# Applet to create mic CAL file?



## pepar (May 30, 2006)

I know a CAL file is a renamed TXT file, but are there any applets that will allow me to manually enter the printout data and take care of the text formatting, spacing, etc, at the push of a button?

TIA!


----------



## JohnM (Apr 11, 2006)

I seem to recall seeing an applet once that would let you use your mouse to in effect digitise an image of a plot to capture the plot's data values, needed to click on the axes and enter the axis values then click at various points along the curve to capture them. So long ago I have no idea where I saw it though, sorry.


----------



## pepar (May 30, 2006)

Where can I find info on the format of a CAL file? I can probably make one myself if I could find out how.

TIA,
Jeff


----------



## JohnM (Apr 11, 2006)

The file is plain text consisting of pairs of frequency and level values separated by spaces, tabs or commas. The first and last values in the file are used for all frequencies below and above the range of the data respectively. 


Each line of data must have a frequency value (which is in Hz) and a level value (which is in dB)
The points can be at arbitrary frequency spacing, but each line must have a higher frequency than the one before and there must be at least 2 freq, level data pairs 
Only lines which begin with a number are loaded, others are ignored 
In comma-delimited files there must be at least one space after the comma 
Spaces before values are ignored


----------



## pepar (May 30, 2006)

JohnM said:


> The file is plain text consisting of pairs of frequency and level values separated by spaces, tabs or commas. The first and last values in the file are used for all frequencies below and above the range of the data respectively.
> 
> 
> Each line of data must have a frequency value (which is in Hz) and a level value (which is in dB)
> ...


Woo-HOOO! Thanks!


----------



## JonP (May 8, 2008)

JohnM said:


> I seem to recall seeing an applet once that would let you use your mouse to in effect digitise an image of a plot to capture the plot's data values, needed to click on the axes and enter the axis values then click at various points along the curve to capture them. So long ago I have no idea where I saw it though, sorry.


You're probably thinking of SPL Trace: 
http://www.pvconsultants.com/audio/utility/spl.htm

It will let you trace over a picture of a frequency response graph, and generate a text file of the data points. Kind of tedious, but much better than trying to do it all by hand, if a graph is all you have. I think there's something else like this out there... but haven't seen it.
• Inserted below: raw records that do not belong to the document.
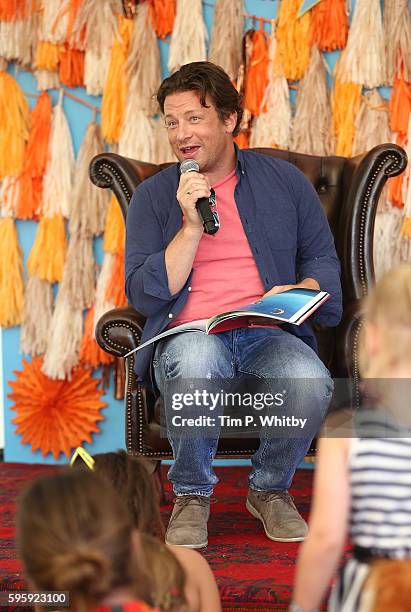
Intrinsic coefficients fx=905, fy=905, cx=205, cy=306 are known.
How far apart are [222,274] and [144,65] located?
1.12 meters

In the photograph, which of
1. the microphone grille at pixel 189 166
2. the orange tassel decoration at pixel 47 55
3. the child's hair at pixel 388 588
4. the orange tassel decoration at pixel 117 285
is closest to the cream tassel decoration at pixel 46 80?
the orange tassel decoration at pixel 47 55

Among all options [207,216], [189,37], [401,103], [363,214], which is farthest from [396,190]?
[207,216]

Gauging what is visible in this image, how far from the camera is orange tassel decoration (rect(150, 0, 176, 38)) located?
10.2 ft

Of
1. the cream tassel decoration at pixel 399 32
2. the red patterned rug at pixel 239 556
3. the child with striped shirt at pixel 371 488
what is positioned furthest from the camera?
the cream tassel decoration at pixel 399 32

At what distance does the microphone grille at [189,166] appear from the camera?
7.33 ft

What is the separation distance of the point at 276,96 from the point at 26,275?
110 centimetres

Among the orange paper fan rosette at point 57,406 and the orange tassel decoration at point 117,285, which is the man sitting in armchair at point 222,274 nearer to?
the orange tassel decoration at point 117,285

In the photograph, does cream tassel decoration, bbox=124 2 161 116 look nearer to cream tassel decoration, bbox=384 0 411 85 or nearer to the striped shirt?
cream tassel decoration, bbox=384 0 411 85

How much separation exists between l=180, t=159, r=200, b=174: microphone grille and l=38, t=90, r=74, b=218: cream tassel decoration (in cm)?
101

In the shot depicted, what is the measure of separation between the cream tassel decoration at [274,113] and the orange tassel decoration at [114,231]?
0.53 m

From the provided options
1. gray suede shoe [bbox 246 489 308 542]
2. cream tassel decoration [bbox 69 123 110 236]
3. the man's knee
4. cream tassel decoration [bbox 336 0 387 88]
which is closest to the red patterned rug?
gray suede shoe [bbox 246 489 308 542]

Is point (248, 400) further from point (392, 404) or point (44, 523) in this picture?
point (44, 523)

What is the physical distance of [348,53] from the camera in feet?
9.80

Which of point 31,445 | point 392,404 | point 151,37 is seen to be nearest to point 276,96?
point 151,37
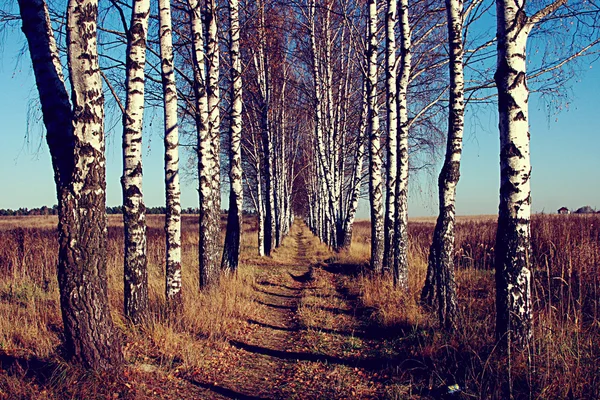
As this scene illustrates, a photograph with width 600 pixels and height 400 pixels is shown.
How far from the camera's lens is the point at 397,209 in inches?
321

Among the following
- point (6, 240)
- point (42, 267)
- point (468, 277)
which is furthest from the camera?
point (6, 240)

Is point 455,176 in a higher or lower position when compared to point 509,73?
lower

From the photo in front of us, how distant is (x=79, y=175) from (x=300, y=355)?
3303 millimetres

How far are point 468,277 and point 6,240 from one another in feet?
47.5

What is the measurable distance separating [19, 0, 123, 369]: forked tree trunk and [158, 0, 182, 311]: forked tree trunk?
101 inches

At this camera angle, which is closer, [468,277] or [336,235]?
[468,277]

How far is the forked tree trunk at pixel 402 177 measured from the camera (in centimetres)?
801

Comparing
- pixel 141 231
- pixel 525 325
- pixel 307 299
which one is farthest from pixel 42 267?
pixel 525 325

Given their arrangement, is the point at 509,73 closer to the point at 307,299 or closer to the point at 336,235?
the point at 307,299

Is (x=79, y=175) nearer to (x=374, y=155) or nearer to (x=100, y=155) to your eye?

Now, everybody must remember the basic issue, that taking data from someone's graph of someone's mic would be perfect for HIS mic... but not neccicarliy YOUR mic. The only way to really be sure that you are truly compensating YOUR mic, is to bite the bullet and get it measured. Then YOU have YOUR cal file...

Look to the curves posted in other places on this site of how much variation you get in the different ECM8000's for instance. Using a generic cal file might be more helpful for Radio Shack SPL meter users, since they are VERY non-flat, and you're probably almost always improving things. But, in my opinion, for most other mics, you might make things worse. 

That said... don't let it scare you off... The Berhingers, for instance, tend to vary more on the high end, we're mostly concerned with the low end. And even if you aren't totally accurate, having a general idea (and all of your measurements will be relatively accurate to each other, using the same setup) will allow you to do good work.


----------